While something might be balanced, that doesn't mean I don't have any changes planned. I still think a lot can be done to improve weapon feel, and that will sometimes affect balance. For example, I want to add thickness to Multicannon projectiles so that it's a bit easier to land hits and feels more consistent -- I imagine I'll have to compensate by dropping the damage some. In general, I'm looking at pretty much every weapon and equipment to improve feel so there may be slight tweaks to balance as they're implemented.
What’s Next?
It's been a while since I've had an operational work computer, so I'm excited to really get back to work. Now that my pre-release plans got turned upside down with Steam Greenlight changes, I imagine the next few updates will have a little of everything.

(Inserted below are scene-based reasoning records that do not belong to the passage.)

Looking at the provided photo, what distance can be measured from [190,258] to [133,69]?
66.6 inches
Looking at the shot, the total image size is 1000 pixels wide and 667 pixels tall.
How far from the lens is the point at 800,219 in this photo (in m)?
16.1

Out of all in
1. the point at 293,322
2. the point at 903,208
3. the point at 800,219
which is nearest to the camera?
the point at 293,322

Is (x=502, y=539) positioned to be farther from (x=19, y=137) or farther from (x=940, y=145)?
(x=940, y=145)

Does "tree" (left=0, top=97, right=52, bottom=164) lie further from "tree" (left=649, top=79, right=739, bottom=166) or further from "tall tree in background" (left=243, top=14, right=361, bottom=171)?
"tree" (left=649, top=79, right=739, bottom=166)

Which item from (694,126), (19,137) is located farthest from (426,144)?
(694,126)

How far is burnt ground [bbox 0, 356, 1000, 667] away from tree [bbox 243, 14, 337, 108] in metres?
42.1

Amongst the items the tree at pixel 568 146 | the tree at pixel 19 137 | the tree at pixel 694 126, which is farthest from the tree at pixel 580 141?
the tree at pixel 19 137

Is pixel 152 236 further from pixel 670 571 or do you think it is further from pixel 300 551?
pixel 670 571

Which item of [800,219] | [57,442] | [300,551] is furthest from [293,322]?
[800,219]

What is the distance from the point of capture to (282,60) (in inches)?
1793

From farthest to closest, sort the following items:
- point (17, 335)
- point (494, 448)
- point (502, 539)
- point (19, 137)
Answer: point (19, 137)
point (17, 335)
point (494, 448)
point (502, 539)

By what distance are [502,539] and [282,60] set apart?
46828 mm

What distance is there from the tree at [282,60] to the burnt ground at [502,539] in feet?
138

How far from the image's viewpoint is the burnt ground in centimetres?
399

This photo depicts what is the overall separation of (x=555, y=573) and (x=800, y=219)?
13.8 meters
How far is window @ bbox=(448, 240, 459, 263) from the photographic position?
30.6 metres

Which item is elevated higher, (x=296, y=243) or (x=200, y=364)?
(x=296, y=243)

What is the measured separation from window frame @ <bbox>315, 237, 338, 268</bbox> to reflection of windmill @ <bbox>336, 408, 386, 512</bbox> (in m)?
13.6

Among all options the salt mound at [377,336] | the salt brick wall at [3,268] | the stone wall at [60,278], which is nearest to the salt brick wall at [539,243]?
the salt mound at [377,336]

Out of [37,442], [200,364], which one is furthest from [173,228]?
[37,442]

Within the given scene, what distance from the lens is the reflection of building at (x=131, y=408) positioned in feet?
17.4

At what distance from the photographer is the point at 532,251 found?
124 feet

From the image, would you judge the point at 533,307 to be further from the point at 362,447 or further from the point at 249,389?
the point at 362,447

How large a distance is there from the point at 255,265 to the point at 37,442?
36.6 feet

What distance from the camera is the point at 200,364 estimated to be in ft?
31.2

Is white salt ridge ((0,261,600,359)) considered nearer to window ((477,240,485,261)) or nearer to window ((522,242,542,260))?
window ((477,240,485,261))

- More visual improvements, better feedback (like sfx for colliding into stuff), etc
- Cleaning up Pursuit mode now that we've settled on the core mechanics
- Basic spectator mode
- Moving away from the existing Launcher and onto Steam
- General bug fixes and quality of life improvements
Might throw in some surprises too 
In general, I'm also going to be trying to do a better job growing the active community. I've started thinking about how I may organize a weekly noobie night sort of event. I also want to start streaming playtests on twitch. With the new Pursuit Mode and updates to @Grandy's Discord bot helping with matchmaking, I'm pretty optimistic that I can grow the active community leading up to the Steam Early Access release.
And I know I've been bad about posting these update posts. Last few months have been rough, but I'll try to be better.
As always, let me know what you think!